## Aim 1
In the listing below, retype the part that opens with the line containing "At what distance" and closes with the line containing "11.3 meters", reproducing every line exactly.

## Selected extract
Guido van Rossum at OSCON 2006. by [Doc Searls](https://www.flickr.com/photos/docsearls/) licensed under [CC BY 2.0](https://creativecommons.org/licenses/by/2.0/)

# Python community and development

- Python Software Foundation nonprofit organization based in Delaware, US
- managed through PEPs (Python Enhancement Proposal)
- strong community inclusion
- large standard library
- very large third-party module repository called PyPI (Python Package Index)
- pip installer

In [None]:
import antigravity

## Python neologisms

- the Python community has a number of made-up expressions
- _Pythonic_: following Python's conventions, Python-like
- _Pythonist_ or _Pythonista_: good Python programmer

# Dynamic type system

- no need to declare variables
- the = operator binds a reference to any arbitrary object

## Assignment

assignment differs from other imperative languages:

- in C++ `i = 2` translates to _typed variable named i receives a copy of numeric value 2_
- in Python `i = 2` translates to _name i receives a reference to object of numeric type of value 2_

the built-in function `id` returns the object's id

In [None]:
i = 2
print(id(i))

i = 3
print(id(i))

type is inferred from the right hand side (RHS) of the assignment

In [None]:
i = 2
type(i), id(i)

In [None]:
i = "foo"
type(i), id(i)

# Strongly typed

- most implicit conversions are disallowed.
- conversions between numeric types are OK:

In [None]:
i = 2
f = 1.2
s = i + f
print(type(i), type(f))
print(type(i + f))
print(s)

- conversions between numeric types and string are not allowed

In [None]:
# print("I am " + 20 + " years old")

we must explicitely cast it:

In [None]:
print("I am " + str(20) + " years old")

Note that many other languages like Javascript allow implicit casting:

In [None]:
%%javascript

element.text("I am " + 20 + " years old")

In [None]:
%%javascript

element.text("1" + 1)

In [None]:
%%javascript

element.text(1 + "1")

In [None]:
%%perl

print "1" + 1;
print "\n";
print 1 + "1"

# Built-in types and operators

## boolean operators

- three boolean operators: `and`, `or` and `not`

In [None]:
x = 2

x < 2 or x >= 2

In [None]:
x > 0 and x < 10

In [None]:
not x < 0

## boolean type

- two boolean values: `True` and `False` (must be capitalized)

## Listed records
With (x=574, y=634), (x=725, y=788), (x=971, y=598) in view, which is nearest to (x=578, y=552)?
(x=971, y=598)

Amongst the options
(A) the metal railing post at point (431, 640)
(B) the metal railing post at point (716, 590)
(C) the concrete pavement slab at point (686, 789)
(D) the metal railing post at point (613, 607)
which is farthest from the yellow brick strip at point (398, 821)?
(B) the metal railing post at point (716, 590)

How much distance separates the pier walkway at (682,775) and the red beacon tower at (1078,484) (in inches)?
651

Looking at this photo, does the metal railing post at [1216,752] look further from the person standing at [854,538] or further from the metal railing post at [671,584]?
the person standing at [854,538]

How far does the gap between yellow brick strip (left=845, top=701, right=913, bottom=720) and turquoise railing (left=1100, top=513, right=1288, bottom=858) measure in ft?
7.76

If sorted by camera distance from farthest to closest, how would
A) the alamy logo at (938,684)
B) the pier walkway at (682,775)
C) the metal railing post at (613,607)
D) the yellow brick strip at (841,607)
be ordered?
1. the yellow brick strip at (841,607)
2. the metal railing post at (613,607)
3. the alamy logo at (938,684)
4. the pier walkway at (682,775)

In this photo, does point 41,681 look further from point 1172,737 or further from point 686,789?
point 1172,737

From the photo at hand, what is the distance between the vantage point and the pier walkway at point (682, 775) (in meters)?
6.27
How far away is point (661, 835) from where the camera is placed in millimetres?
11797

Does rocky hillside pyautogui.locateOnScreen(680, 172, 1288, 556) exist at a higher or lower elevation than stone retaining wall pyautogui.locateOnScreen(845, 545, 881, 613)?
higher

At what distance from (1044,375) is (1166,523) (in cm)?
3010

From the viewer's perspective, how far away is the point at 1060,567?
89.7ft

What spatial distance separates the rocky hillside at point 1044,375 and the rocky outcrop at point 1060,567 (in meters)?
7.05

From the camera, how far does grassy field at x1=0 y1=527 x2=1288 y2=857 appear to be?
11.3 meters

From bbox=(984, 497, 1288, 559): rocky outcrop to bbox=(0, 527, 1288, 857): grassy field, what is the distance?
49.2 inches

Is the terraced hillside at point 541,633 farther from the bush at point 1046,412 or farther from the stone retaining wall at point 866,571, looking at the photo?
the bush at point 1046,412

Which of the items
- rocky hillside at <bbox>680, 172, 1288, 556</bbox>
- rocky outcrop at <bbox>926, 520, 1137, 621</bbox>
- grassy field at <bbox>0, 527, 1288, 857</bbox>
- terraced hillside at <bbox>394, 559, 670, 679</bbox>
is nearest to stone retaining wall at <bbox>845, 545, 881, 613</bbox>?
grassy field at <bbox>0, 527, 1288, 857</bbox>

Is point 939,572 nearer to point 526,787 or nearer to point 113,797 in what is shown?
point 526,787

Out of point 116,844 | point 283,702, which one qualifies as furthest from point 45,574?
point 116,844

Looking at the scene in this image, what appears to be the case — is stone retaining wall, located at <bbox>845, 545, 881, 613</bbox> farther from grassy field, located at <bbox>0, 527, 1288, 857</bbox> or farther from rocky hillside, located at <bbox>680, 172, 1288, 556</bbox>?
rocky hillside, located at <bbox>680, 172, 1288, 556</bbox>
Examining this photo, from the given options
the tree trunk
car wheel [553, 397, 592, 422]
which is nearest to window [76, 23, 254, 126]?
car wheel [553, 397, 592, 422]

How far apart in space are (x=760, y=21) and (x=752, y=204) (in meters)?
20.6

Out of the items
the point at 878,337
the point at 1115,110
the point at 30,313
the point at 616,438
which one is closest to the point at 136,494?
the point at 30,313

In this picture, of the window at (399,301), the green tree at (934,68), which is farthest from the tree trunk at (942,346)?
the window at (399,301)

## Aim 2
Which items are listed as bullet points under the heading "Python community and development" in the Python overview?

## Written solution 1
At what distance from (1044,375) is (1166,523) (in cm)?
3010

From the viewer's perspective, how far away is the point at 1060,567?
89.7ft

What spatial distance separates the rocky hillside at point 1044,375 and the rocky outcrop at point 1060,567 (in meters)?
7.05

From the camera, how far does grassy field at x1=0 y1=527 x2=1288 y2=857 appear to be?
11.3 meters

## Written solution 2
- Python Software Foundation nonprofit organization based in Delaware, US
- managed through PEPs (Python Enhancement Proposal)
- strong community inclusion
- large standard library
- very large third-party module repository called PyPI (Python Package Index)
- pip installer